Финальный монолог Тассо проникнут высоким трагическим пафосом; каждый стих здесь горит и жжет. Вместе с тем Гете не дозволяет своему герою смотреть на постигшую его беду по-вертеровски — как на жестокий, ничем не заслуженный произвол небес и людей. Напротив, он дает ему осознать всю непреложность законов существующего общества, всю тщету, все безумие своей борьбы с ним.
Рядом с идеей восстания против несправедливого строя сменившая ее в эпоху классицизма идея «эстетического воспитания» кажется худосочно-либеральным рационализмом.

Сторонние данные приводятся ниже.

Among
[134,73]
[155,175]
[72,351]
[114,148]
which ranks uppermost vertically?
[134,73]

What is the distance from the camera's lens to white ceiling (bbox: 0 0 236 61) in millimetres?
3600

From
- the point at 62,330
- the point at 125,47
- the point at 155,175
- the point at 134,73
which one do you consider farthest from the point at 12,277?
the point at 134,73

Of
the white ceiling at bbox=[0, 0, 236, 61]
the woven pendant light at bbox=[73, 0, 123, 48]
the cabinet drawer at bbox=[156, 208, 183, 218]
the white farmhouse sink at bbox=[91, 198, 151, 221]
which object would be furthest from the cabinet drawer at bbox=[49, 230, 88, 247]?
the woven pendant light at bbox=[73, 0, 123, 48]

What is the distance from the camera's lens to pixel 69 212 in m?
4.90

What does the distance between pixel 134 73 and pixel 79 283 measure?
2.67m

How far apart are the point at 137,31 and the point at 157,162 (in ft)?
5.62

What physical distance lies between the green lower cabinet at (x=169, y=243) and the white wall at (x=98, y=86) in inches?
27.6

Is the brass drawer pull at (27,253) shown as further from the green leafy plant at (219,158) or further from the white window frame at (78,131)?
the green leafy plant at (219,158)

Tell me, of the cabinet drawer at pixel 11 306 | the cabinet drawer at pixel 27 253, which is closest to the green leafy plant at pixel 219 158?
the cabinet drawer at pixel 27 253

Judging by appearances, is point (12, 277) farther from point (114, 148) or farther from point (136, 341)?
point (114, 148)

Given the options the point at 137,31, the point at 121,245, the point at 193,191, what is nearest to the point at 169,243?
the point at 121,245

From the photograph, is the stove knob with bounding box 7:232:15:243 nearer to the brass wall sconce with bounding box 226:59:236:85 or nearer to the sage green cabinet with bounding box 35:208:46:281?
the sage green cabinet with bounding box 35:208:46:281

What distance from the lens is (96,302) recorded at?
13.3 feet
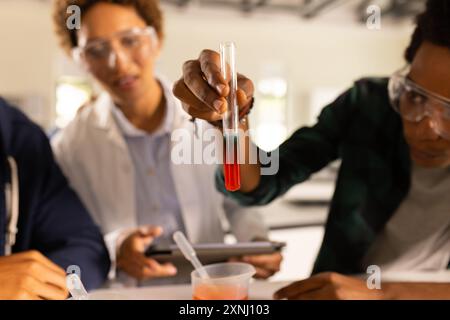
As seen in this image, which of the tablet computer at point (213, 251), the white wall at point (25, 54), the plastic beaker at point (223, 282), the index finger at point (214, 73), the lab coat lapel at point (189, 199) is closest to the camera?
the index finger at point (214, 73)

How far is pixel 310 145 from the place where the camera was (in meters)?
0.66

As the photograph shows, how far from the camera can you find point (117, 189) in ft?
2.54

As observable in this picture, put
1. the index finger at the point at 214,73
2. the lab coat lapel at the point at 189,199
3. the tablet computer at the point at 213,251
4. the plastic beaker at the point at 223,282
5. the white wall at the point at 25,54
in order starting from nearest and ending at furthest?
the index finger at the point at 214,73 < the plastic beaker at the point at 223,282 < the tablet computer at the point at 213,251 < the lab coat lapel at the point at 189,199 < the white wall at the point at 25,54

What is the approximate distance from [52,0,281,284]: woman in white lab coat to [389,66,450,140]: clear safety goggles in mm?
275

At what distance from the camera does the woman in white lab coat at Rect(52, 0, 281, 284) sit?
0.61 m

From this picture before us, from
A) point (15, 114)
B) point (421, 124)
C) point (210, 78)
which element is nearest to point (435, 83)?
point (421, 124)

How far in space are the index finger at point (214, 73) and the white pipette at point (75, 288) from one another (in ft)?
0.86

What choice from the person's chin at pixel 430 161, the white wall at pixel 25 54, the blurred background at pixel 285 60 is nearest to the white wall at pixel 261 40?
the blurred background at pixel 285 60

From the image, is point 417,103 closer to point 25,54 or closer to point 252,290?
point 252,290

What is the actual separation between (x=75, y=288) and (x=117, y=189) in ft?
1.02

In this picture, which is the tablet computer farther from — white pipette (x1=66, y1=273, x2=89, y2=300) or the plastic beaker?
white pipette (x1=66, y1=273, x2=89, y2=300)

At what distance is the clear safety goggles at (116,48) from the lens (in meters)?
0.54

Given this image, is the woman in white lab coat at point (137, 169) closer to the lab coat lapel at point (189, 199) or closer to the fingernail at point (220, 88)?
the lab coat lapel at point (189, 199)
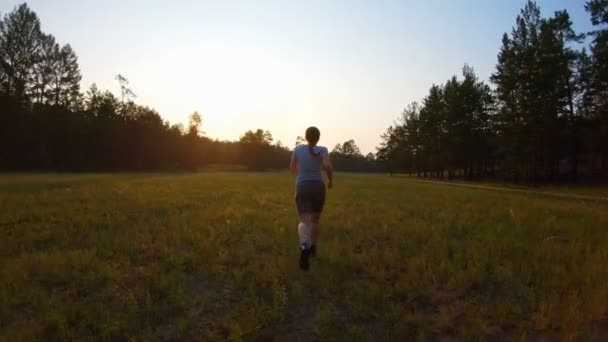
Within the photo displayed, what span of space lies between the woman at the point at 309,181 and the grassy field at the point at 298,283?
69 centimetres

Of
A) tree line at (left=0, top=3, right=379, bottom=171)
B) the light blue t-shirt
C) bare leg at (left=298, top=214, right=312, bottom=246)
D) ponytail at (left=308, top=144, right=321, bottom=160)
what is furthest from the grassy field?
tree line at (left=0, top=3, right=379, bottom=171)

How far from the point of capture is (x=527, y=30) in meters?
40.5

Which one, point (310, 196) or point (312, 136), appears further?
point (312, 136)

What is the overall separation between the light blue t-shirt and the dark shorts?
0.10 metres

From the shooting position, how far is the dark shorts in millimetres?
6599

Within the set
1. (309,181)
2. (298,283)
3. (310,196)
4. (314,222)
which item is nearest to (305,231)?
(314,222)

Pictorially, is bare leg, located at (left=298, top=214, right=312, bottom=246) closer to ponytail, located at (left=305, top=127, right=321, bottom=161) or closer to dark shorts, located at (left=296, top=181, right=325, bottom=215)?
dark shorts, located at (left=296, top=181, right=325, bottom=215)

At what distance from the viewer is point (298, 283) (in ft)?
18.7

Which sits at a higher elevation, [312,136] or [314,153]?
[312,136]

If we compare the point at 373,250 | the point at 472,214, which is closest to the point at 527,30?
the point at 472,214

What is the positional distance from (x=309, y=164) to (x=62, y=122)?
71325mm

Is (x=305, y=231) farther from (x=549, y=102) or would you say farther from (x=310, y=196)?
(x=549, y=102)

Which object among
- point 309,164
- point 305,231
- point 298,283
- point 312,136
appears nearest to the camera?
point 298,283

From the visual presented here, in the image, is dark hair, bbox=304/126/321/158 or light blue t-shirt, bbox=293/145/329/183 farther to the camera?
dark hair, bbox=304/126/321/158
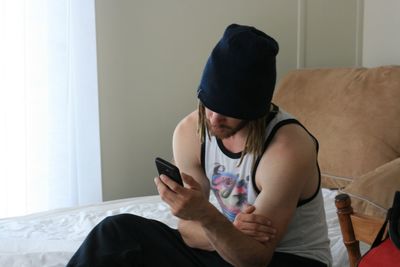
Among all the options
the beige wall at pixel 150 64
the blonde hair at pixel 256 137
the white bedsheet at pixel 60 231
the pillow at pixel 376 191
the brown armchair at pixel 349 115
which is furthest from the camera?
the beige wall at pixel 150 64

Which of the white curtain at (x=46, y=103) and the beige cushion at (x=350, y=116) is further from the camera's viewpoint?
the white curtain at (x=46, y=103)

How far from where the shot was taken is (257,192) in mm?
1244

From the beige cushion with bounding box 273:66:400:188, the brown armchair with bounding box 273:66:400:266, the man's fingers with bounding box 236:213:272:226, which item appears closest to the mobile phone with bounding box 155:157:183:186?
the man's fingers with bounding box 236:213:272:226

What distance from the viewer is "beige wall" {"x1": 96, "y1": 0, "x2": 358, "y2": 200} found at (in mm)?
2598

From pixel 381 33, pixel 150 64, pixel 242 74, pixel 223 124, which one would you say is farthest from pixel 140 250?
pixel 381 33

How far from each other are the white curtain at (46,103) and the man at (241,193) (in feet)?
3.87

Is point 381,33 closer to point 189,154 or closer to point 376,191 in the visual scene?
point 376,191

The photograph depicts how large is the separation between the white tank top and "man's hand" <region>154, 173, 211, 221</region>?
19cm

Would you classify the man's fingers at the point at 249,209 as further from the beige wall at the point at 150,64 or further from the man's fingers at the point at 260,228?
the beige wall at the point at 150,64

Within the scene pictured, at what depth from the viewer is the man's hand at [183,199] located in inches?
42.3

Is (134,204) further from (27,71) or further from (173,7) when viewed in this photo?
(173,7)

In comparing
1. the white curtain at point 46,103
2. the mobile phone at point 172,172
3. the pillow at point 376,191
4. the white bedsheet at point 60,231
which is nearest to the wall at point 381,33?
the white bedsheet at point 60,231

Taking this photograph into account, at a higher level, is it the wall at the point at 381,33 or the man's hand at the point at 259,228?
the wall at the point at 381,33

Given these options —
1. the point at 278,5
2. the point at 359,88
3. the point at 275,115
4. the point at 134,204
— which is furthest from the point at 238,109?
the point at 278,5
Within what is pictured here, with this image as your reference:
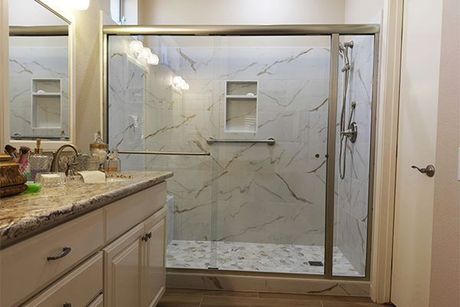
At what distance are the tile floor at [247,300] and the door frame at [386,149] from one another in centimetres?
24

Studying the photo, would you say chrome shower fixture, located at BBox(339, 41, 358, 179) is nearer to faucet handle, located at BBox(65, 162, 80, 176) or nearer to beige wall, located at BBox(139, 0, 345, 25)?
beige wall, located at BBox(139, 0, 345, 25)

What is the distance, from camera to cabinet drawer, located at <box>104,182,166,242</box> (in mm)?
1316

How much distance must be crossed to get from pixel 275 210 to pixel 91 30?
2346 millimetres

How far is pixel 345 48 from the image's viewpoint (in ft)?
8.89

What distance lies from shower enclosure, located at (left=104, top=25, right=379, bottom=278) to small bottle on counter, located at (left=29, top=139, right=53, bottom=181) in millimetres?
1044

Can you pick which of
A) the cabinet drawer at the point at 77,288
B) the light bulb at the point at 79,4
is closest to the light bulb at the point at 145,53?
the light bulb at the point at 79,4

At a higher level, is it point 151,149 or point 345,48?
point 345,48

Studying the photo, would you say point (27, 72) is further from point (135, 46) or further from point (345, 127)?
point (345, 127)

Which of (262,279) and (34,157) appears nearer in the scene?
(34,157)

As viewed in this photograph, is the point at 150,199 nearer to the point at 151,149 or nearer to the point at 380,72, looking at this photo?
the point at 151,149

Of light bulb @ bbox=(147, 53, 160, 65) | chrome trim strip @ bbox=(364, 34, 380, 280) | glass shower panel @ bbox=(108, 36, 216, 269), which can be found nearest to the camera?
chrome trim strip @ bbox=(364, 34, 380, 280)

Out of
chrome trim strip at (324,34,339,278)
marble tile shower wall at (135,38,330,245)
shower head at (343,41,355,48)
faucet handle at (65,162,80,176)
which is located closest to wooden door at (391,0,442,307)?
chrome trim strip at (324,34,339,278)

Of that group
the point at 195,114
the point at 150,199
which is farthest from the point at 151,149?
the point at 150,199

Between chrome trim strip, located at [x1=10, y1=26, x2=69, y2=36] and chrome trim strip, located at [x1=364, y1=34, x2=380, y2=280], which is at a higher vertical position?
chrome trim strip, located at [x1=10, y1=26, x2=69, y2=36]
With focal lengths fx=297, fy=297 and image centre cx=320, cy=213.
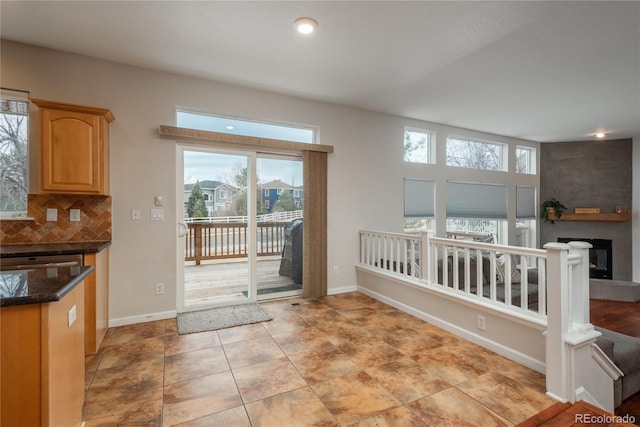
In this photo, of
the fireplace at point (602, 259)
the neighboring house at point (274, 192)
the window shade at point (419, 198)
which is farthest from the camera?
the fireplace at point (602, 259)

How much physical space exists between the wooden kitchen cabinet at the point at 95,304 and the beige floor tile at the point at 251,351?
110 centimetres

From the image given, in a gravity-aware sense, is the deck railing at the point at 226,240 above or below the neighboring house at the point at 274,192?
below

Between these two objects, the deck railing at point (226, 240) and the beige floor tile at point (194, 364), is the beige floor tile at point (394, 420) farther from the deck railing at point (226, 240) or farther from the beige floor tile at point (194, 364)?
the deck railing at point (226, 240)

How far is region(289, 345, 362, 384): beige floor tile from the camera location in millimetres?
2246

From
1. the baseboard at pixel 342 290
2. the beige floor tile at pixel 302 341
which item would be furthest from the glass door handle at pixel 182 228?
the baseboard at pixel 342 290

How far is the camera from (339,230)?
4445 millimetres

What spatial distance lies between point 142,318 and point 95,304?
2.61 ft

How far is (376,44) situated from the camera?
283 cm

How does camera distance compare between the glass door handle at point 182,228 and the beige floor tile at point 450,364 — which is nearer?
the beige floor tile at point 450,364

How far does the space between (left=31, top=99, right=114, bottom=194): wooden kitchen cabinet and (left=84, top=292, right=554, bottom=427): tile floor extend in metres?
1.52

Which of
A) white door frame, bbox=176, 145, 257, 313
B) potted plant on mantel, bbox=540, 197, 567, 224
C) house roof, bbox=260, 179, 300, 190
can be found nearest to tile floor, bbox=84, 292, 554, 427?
white door frame, bbox=176, 145, 257, 313

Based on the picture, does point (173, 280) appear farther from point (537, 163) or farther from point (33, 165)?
point (537, 163)

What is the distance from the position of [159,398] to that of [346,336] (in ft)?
5.35

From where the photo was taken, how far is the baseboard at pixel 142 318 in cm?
316
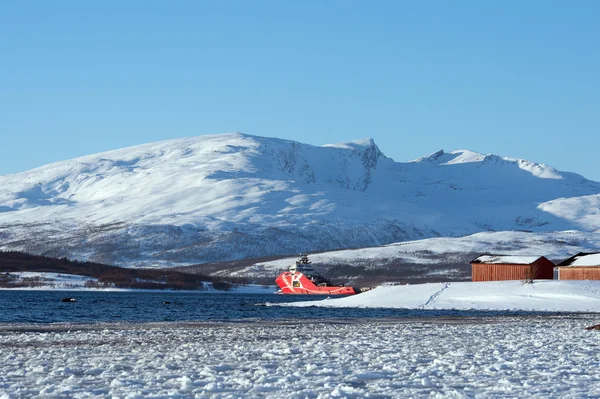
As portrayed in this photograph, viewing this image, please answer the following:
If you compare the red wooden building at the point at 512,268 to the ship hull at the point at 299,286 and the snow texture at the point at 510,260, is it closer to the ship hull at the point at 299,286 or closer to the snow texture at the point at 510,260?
the snow texture at the point at 510,260

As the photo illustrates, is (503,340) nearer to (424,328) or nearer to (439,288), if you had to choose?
(424,328)

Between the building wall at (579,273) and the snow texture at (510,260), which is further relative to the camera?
the snow texture at (510,260)

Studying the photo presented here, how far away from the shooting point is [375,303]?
9538cm

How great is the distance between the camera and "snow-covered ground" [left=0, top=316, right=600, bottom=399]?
76.0ft

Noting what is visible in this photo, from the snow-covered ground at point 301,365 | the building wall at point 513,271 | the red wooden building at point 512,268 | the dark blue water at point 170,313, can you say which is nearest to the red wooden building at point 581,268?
the building wall at point 513,271

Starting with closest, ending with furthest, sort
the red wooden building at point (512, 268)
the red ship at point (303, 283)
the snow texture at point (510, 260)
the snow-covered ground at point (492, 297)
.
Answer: the snow-covered ground at point (492, 297) < the red wooden building at point (512, 268) < the snow texture at point (510, 260) < the red ship at point (303, 283)

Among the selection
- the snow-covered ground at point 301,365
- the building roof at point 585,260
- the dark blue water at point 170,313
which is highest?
the building roof at point 585,260

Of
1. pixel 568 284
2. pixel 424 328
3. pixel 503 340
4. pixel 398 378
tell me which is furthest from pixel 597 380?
pixel 568 284

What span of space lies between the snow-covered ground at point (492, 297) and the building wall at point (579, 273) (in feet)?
50.1

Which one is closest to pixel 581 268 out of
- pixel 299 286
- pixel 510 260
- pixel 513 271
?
pixel 513 271

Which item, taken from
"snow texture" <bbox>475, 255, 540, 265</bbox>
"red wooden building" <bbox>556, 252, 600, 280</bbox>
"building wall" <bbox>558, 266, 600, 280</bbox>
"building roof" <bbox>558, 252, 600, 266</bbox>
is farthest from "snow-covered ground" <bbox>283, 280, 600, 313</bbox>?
"snow texture" <bbox>475, 255, 540, 265</bbox>

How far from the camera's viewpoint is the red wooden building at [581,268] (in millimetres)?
109062

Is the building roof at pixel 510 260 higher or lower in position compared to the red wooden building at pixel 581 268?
higher

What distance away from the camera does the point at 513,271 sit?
118 metres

Но она-то и легла в основу литературного сотрудничества Гете с Шиллером, хоть и не стремившихся к несбыточной тогда революции, но тем более к тому, чтобы человек — под воздействием искусства — научился «и в этой грязи быть чистым, и в этом рабстве свободным», дабы в час, когда рухнет старый миропорядок, «щедрый миг не застал бы неподготовленного поколения» (Шиллер).
Как бы то ни было, но тесная дружба двух величайших поэтов приносит прекрасные плоды: такие стихотворения, как «Прочное в сменах», «Душа мира» и другие, баллады «Коринфская невеста» и «Бог и баядера», поэма «Герман и Доротея» и, наконец, роман «Годы учения Вильгельма Мейстера» (если говорить только о Гете).
Созданная в разгар борьбы Гете и Шиллера за воскрешение классической поэтики, поэма «Герман и Доротея» (1798) — отнюдь не слепое подражание Гомеру. Ее действие развивается эпически плавно, но вместе с тем с чисто драматической непрерывной последовательностью. Поэма подчинена ускоряющим ход событий пресловутым «трем единствам» античного театра, никогда в эпической поэме не применявшимся, чем лишний раз подчеркивается ее драматический характер.
Правда, пространство, на котором протекает действие поэмы, не сужено до малых размеров сценической площадки: оно обнимает городок и соседнюю деревню, где остановились бежавшие от Французов переселенцы (и вместе с ними избранница Германа Доротея). Это дает возможность воссоздать укромный уголок с наглядной тщательностью — то в пространстве, как широкую панораму, то во времени, как ряд длительных видоизменений, открывающихся глазам юноши и его милой спутницы по мере того, как он «по тропинке навстречу закатному солнцу» неторопливо ведет ее к дому своих родителей и, уже при свете луны, спускается и городу по садовой аллее, где не знакомая с местностью Доротея, оступившись, подвернула ногу, а «догадливый парень»,
Милую перехватив, заключил осторожно в объятья:
Грудь прижалась к груди, и щека к щеке прикоснулась.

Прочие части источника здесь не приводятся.